Although they lived only eight blocks apart in lower Manhattan, Ms. Anderson and Mr. Reed had to cross the Atlantic to meet each other at a music festival in Munich in 1993. A year later, Ms. Anderson, who had for decades lived and worked in the same space, moved in with Mr. Reed.

"I had been a kind of loner all my life," she says. "Because most of the people I've been with have lived in other cities, I wouldn't see them for months at a time. It's been an incredible and wonderful change. Ever since we've met, we can't stop talking. Lou is the funniest person I've ever met. Like me, he is a computer nerd."

It was at a festival event produced by John Zorn that Mr. Reed was introduced to Ms. Anderson and invited her to sing A Dream, a selection from Songs For Drella, the 1989 suite he composed with John Cale as a tribute to Andy Warhol.

"I was astounded when she did it exactly the way I would do it rhythmically, with just the right pauses," he recalls. Since then, in addition to collaborating on In Our Sleep, the two have been working together on a possible album of duets, with Mr. Reed on guitar and Ms. Anderson on electric violin. Mr. Reed calls the style of these tracks "Lou and Laurie music."

"Laurie is the most astonishing musician," he says. "Not to mention her knowledge of effects, not to mention that she can also engineer the track."

Just because Ms. Anderson and Mr. Reed have found a way to collaborate, don't expect them to become the Steve and Eydie of the avant-garde. As Ms. Anderson's Nerve Bible show tours the country, Mr. Reed may join her briefly on the stage here and there, or he may not.

Much of the imagery of the show was inspired by Ms. Anderson's Himalayan adventure. Ms. Anderson makes her stage entrance hanging upside down from a rope. A crucial image in the second act is a red laser tightrope that lengthens and shortens.

Instead of real-life backup singers, Ms. Anderson will be supported by two computer characters named Bruce and Agnes who act as guides and whose images appear on a thirty-sex-foot screen. The characters, whom Ms. Anderson drew and created voices for, reflect her immersion in computer technology. Her tour is being sponsored by Voyager, the New York software company for which she has created a CD-ROM called Puppet Motel that offers six hours of music and talk.

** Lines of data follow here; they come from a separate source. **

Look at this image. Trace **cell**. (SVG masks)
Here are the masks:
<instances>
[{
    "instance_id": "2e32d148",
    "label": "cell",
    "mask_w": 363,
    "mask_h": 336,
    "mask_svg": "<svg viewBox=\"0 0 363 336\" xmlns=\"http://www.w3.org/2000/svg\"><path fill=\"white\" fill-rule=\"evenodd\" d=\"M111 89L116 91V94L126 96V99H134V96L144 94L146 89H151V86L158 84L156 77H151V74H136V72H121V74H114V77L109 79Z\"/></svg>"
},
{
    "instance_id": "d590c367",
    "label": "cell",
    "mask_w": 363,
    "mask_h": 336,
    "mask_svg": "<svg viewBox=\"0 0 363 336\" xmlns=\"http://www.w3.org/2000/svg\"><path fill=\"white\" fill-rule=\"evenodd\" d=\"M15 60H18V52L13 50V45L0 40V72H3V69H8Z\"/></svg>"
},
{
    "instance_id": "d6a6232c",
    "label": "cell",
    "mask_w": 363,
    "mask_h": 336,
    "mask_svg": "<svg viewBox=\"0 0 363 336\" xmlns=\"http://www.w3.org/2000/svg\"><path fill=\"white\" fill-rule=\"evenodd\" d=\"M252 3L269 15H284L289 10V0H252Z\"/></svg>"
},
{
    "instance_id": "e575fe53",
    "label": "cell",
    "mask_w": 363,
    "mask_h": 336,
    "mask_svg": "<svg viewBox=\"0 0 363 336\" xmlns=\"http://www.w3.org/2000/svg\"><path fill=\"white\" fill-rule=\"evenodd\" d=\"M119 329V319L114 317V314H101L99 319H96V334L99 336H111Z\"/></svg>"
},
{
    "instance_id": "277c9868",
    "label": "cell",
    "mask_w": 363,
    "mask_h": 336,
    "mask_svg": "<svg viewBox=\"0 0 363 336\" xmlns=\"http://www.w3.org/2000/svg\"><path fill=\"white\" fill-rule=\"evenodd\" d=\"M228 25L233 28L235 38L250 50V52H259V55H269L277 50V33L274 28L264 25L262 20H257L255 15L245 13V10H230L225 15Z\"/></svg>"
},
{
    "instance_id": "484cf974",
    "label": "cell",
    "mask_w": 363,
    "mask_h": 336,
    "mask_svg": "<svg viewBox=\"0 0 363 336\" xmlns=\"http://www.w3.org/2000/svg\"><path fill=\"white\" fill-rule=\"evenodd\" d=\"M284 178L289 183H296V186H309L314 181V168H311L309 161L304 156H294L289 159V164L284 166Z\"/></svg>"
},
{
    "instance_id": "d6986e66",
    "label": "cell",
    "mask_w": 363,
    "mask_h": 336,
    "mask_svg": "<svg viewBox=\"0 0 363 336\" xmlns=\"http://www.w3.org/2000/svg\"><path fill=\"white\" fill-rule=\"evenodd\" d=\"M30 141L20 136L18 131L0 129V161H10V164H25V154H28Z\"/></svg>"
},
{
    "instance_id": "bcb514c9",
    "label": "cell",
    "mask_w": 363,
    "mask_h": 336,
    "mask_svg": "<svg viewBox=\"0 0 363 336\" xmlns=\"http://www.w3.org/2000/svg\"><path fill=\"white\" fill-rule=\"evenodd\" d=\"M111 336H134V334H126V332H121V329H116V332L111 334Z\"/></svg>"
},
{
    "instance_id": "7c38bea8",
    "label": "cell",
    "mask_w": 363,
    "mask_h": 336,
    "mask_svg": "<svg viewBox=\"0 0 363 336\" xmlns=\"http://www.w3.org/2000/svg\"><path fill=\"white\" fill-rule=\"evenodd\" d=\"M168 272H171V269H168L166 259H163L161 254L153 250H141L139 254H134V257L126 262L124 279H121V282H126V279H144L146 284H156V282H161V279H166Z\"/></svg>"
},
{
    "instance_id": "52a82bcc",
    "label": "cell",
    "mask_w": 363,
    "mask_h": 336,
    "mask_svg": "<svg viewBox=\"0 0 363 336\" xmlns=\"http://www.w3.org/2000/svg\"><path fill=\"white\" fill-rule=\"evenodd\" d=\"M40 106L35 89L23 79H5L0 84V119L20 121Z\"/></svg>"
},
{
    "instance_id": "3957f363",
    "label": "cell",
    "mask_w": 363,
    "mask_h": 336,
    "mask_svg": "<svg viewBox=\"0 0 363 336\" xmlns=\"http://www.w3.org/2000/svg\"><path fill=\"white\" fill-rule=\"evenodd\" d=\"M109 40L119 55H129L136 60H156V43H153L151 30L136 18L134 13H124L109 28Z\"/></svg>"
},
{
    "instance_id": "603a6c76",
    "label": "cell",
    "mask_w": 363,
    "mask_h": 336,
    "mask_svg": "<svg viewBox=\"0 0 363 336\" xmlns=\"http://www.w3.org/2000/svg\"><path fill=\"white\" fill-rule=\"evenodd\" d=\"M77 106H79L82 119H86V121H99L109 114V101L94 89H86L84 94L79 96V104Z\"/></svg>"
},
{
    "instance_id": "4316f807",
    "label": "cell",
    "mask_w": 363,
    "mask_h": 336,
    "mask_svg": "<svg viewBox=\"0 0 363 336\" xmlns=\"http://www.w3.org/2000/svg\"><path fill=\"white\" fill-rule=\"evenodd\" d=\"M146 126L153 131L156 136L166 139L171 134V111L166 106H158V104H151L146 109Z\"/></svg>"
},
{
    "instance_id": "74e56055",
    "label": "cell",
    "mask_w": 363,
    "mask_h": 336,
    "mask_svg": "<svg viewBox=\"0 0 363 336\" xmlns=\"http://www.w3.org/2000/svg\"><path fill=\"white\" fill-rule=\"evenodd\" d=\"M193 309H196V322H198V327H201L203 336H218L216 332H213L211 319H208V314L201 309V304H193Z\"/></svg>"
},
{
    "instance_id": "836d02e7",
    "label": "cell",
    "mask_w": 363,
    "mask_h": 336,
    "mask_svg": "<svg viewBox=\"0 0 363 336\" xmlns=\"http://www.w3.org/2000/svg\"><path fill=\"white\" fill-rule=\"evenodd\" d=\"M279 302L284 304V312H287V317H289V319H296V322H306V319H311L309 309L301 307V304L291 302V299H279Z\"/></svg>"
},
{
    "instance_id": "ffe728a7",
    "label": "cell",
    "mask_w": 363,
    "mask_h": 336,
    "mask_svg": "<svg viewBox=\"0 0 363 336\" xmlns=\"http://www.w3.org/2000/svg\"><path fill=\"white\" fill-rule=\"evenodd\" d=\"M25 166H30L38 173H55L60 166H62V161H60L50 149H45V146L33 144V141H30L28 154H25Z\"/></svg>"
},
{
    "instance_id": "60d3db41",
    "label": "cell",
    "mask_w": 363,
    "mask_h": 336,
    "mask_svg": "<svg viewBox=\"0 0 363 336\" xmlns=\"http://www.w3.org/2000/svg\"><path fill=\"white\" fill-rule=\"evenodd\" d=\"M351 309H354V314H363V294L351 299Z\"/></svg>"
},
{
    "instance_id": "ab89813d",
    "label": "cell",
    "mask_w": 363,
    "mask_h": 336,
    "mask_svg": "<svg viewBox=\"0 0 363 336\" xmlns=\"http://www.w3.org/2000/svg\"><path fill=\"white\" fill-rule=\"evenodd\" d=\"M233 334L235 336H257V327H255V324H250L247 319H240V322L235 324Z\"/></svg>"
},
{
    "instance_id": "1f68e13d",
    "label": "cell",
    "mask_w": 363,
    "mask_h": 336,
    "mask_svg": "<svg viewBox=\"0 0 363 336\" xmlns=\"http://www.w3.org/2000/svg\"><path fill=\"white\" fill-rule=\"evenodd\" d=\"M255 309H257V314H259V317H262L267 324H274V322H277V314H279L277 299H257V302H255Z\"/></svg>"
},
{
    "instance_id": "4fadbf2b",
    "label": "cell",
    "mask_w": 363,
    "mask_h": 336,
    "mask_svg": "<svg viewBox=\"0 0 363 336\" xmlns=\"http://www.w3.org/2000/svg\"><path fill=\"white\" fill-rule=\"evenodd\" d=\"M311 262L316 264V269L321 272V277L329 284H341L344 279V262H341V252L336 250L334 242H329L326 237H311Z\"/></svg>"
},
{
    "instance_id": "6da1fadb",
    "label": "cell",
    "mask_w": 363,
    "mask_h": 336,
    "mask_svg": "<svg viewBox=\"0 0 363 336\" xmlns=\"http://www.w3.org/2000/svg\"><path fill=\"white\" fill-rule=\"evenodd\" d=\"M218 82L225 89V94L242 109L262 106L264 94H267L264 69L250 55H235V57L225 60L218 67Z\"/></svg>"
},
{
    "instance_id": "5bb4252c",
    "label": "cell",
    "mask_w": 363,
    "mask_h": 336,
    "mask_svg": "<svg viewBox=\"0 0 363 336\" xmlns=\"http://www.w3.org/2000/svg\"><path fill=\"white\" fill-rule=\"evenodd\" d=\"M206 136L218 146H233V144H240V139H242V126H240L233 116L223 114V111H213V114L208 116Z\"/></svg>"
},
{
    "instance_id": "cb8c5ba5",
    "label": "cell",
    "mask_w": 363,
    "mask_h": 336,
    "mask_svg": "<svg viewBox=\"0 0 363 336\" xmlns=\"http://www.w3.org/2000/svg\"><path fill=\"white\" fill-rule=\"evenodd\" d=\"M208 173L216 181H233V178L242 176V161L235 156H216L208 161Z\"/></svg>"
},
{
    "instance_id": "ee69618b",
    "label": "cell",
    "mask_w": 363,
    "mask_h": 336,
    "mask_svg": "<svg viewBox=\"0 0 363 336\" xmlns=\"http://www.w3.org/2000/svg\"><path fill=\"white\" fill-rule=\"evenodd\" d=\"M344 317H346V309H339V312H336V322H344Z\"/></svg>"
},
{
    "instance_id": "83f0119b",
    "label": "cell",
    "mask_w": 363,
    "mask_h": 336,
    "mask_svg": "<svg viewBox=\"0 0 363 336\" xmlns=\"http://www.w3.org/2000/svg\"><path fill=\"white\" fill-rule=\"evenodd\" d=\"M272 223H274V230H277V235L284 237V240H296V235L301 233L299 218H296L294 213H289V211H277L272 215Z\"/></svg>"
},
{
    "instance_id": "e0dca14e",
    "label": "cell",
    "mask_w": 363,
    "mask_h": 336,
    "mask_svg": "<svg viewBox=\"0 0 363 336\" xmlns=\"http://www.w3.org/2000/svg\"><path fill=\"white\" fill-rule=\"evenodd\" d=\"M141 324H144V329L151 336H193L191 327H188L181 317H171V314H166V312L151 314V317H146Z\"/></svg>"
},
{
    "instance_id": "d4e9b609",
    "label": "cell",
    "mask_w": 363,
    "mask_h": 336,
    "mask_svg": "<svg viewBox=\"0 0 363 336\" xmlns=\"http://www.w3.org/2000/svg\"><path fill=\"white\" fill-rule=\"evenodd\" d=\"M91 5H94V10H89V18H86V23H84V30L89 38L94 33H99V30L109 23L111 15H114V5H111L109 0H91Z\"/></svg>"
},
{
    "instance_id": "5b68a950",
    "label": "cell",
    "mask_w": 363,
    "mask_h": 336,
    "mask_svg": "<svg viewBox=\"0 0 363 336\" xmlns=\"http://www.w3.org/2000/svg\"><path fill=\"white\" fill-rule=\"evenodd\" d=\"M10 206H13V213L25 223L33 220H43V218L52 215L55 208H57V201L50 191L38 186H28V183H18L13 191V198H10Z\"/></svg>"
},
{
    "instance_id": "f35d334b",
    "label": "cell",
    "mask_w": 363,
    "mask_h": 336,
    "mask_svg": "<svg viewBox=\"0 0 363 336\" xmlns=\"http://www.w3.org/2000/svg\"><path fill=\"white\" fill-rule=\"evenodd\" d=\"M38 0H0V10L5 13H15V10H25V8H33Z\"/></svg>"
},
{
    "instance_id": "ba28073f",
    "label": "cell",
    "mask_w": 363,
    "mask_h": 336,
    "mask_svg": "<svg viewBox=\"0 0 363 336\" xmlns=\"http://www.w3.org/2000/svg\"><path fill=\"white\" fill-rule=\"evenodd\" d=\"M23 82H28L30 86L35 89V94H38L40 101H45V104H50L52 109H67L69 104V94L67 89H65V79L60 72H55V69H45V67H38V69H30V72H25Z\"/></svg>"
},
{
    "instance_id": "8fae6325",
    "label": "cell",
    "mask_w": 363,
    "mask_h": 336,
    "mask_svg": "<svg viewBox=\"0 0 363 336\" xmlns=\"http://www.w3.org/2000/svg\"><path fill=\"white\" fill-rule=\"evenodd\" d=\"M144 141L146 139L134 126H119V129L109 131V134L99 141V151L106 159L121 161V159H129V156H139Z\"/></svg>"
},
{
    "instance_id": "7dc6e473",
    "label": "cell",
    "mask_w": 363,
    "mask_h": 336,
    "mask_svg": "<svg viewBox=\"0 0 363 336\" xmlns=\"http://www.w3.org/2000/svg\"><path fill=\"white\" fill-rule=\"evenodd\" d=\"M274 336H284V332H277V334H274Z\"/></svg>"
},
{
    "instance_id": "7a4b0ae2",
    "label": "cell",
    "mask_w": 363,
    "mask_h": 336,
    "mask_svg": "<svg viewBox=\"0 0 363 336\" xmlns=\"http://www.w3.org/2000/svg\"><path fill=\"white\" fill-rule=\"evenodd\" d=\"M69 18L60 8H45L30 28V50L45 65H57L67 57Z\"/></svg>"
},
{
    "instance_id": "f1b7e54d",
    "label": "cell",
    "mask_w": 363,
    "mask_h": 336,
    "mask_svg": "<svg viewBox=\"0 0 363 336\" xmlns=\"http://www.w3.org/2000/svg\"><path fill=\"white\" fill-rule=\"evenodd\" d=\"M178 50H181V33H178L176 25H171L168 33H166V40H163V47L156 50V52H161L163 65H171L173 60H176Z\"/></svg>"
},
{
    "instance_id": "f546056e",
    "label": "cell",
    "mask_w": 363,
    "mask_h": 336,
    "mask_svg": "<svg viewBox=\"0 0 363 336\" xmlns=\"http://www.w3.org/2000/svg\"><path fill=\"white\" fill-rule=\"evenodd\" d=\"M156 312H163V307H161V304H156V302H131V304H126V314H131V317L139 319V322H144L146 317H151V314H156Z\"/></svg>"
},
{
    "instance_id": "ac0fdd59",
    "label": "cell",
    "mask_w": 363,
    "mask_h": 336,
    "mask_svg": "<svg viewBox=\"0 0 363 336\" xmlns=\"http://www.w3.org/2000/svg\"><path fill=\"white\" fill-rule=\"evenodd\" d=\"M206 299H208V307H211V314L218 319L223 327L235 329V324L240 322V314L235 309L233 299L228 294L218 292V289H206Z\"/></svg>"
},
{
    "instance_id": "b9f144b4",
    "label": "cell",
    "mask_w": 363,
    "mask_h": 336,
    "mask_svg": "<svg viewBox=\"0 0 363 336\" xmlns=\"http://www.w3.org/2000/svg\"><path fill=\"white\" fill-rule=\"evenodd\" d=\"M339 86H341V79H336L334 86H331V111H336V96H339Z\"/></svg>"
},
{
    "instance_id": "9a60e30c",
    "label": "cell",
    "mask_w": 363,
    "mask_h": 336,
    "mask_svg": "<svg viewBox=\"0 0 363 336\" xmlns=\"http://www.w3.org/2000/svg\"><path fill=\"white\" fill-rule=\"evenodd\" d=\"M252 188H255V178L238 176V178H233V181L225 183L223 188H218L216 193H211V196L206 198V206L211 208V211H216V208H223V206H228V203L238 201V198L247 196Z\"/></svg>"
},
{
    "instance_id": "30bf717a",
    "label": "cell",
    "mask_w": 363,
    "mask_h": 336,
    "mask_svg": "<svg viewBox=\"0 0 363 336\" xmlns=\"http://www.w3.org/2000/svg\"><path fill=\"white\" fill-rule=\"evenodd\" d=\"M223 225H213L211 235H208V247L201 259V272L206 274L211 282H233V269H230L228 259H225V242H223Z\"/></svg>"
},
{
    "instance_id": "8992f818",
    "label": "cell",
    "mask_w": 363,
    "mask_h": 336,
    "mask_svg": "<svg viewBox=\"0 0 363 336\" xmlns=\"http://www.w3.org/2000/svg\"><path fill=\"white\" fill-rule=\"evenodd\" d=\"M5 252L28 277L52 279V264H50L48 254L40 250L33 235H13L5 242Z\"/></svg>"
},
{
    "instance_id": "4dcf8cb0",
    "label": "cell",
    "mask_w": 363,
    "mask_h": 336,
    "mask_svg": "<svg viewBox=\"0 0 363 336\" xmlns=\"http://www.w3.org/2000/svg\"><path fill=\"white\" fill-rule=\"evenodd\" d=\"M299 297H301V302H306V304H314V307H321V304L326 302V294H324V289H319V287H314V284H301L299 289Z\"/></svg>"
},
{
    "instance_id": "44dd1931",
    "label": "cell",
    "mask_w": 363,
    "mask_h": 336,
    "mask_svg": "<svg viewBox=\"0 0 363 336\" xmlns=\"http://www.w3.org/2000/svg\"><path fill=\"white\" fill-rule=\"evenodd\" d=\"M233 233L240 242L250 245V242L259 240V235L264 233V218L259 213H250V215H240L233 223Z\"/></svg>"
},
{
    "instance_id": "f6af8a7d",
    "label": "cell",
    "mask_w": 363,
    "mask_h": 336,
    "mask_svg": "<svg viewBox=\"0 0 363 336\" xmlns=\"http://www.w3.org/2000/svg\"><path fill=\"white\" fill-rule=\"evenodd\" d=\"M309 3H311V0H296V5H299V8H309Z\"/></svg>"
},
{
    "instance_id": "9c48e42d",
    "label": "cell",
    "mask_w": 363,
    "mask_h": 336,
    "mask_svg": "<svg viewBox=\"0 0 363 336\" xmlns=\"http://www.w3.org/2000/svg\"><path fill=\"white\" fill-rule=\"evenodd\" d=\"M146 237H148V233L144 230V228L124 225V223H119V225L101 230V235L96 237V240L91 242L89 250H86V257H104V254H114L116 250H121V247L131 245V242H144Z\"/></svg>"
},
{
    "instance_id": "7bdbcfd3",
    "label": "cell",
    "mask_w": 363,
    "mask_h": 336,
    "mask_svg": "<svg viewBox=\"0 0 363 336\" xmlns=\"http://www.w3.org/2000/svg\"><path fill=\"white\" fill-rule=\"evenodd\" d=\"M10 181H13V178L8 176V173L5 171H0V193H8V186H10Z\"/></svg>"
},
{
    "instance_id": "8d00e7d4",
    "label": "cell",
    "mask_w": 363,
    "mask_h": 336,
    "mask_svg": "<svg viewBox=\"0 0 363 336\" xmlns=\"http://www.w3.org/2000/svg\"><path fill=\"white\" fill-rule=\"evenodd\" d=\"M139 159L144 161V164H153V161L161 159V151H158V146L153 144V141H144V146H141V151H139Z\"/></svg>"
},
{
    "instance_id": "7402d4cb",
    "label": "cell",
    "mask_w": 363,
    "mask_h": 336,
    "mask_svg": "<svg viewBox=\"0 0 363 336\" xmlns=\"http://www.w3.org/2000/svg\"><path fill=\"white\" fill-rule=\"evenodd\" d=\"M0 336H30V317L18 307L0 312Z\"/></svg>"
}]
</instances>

Although Ms. Anderson often has the manner of a benign, all-knowing instructor, giving lessons on life, she is uncomfortable with the idea of herself as a teacher. "I work so I can feel my own freedom," she says.

In her preoccupation with mortality and the limits of human consciousness, Ms. Anderson has begun to explore some of the same territory that Mr. Reed broached in his 1992 album, Magic And Loss.

"When that album came out and people called it Lou Reed's 'death album,' it was the kiss of death," Mr. Reed recalls. "Please don't call Bright Red Laurie's death album, because it will keep people away in droves. Why in the world do you have to go back and listen to Bach to have music that asks what does it all mean when these are the major themes of our lives?"